I’ve been trying to figure out why I’m so on again, off again with Mike Flannagan. I’ve seen, as far as I can tell, every single thing he has made to date.
- Meh Absentia
- Loved Occulus – a masterpiece
- Liked Before I Wake
- Loved Hush
- Meh Gerald’s Game
- Loved Doctor Sleep
- Loved, Loved, Loved the Haunting of Hill House
- Meh for Bly Manor
- Polarized by for Midnight Mass (loved the first half, meh the second half)
- Meh for Midnight Club
- Meh for Fall of the House of Usher
I don’t expect to like everything a director makes any more than I expect someone to like everything I write. We are artists and art is highly subjective. Something everybody likes is something nobody loves (or hates). The fact that I love a third of Mr. Flannagan’s work should be high praise IMHO, and I will continue to consume anything he makes for the rest of his life.
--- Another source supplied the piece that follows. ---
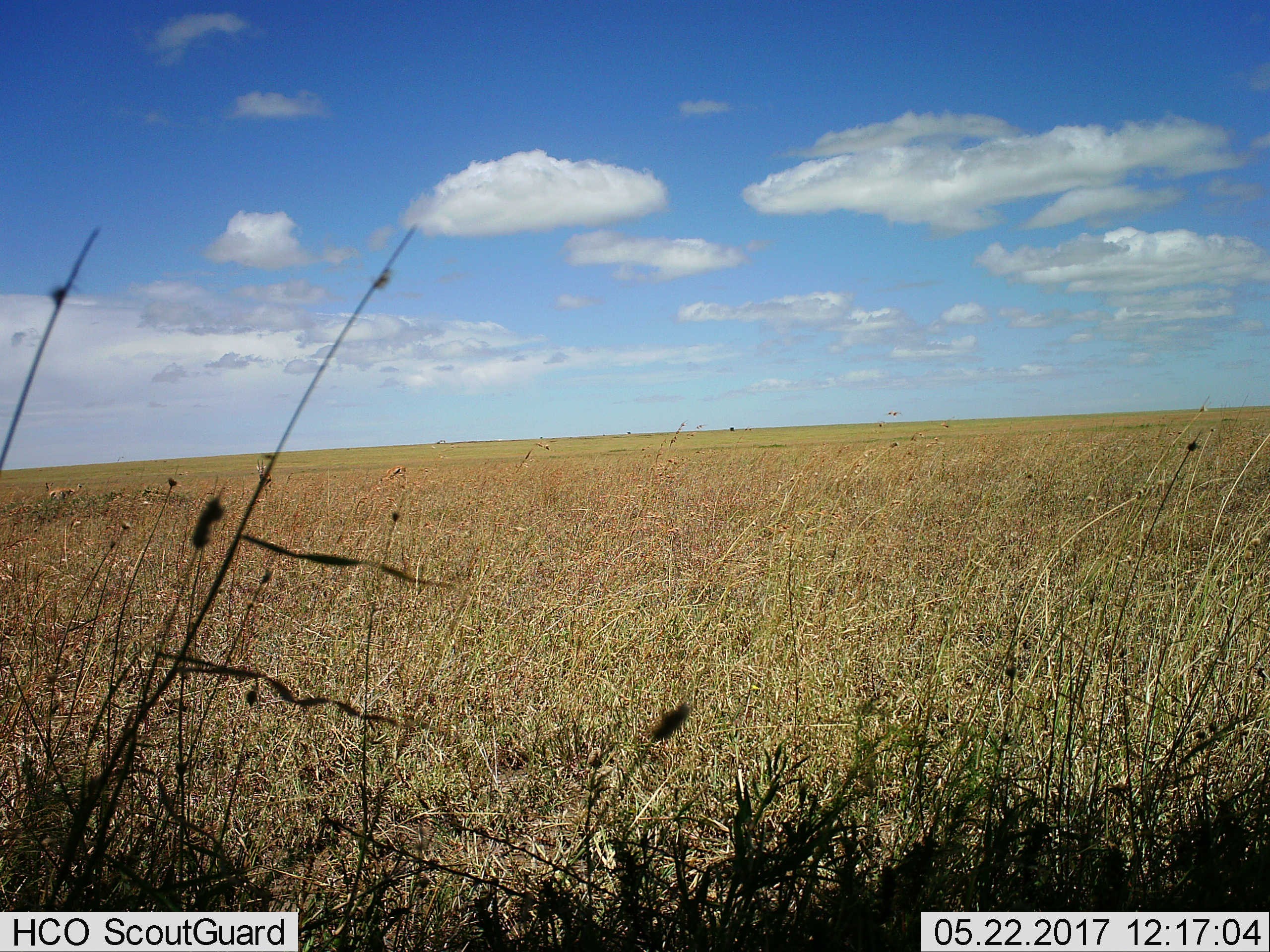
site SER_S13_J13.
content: unidentified animal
I had reasonable expectations for Fall of the House of Usher (FOTHOU). I thought the material was in good hands with Mike Flannagan (MF).
On paper, FOTHOU is a great pitch – Every episode pays homage to a particular story of Mr. Poe’s body of work, while the overall story is framed around FOTHOU. Sounds good.
On the surface, it’s hard not to see Netflix’s influence on the show – from the ‘Is it Cake’ reference early on to the characters literally watching Netflix on Netflix (hovering over Gerald’s Game, no less), to the general notion that FOTHOU is essentially a retelling of PAINKILLER, another Netflix show, on a Netflix show. Usher could have peddled anything, or it could have just been old money without a clear source, the well tainted by time and running dry. Nevertheless, they chose opioids as the vehicle to the Usher’s wealth, and that’s fine if a safe, unoriginal choice.
It’s not lost on me that Mike Flannagan is basically me – we’re both white, middle-aged men, married to loving women who support our work, and he is adapting things he loves and admires in a way that is faithful to the original that same way I hope to one day be in a position to do. Safe to say I may be a little jealous of his success. Again, on paper, FOTHOU really looks good.
Part of the issue, for me, is that when I think of Poe’s work, I think of words like macabre, dark and dreary, and gothic, and the show is none of those things for me. The show is mantic and bright and clean, I spend half the time with twice the characters I want to. The characters are flat archetypes, barely developed. I’m still not sure what Goldbug even was (and maybe that’s the point). I’ve seen these actors do so much more with their talents, and I can’t help but wonder where the problem stems; is it Netflix exerting too much control, which is why MF left, or is it MF exerting too much control, which is why the material feels so… flat.
There are some really clever ideas, though. The Tell-Tale Heart Pump was pretty clever, I must admit. And the Pit and the Pendulum episode was inventive.
I read an article where MF said, “… I got most of my religious horror out of my system in Midnight Mass,” And that singular sentiment actually helped me identify what I wasn’t jiving with.
When MF is telling a story that is character-focused, and goal-driven, with active, three-dimensional protagonists, I am fully engaged. I like the way he tells stories.
But when he gets up on a soapbox and preaches to the masses, whether that be religion, opioids, influencer culture, drugs, or whatever… it just reads like a man who quit drinking trying to make me feel bad about my vices. And the monologues he loves are the perfect hammer to beat against this particular anvil.
Now, to throw myself on the proverbial altar, a collaborator and I recently wrote a horror script that seeks to skewer Hollywood, celebrity, influencer culture, and the like in a horror satire, and our characters, likewise, can be a little cardboard at times, a little Archetype-y. But we are working under a different vehicle – feature film, where our real estate is much more limited. And for our main protagonist, we fought tooth and nail to make her a three-dimensional character, in theory, getting the best of both worlds – a strong, active heroine trapped in a horror nightmare.
That being said, with a team of writers and eight hours to flesh the story out, I was surprised by how bloated the story felt, how unengaged I was by any of the characters, and how the last few episodes in particular, felt like wading through a quagmire rather than being dragged into Usher’s personal hell. Surely I can’t be the only one in the world who feels this way?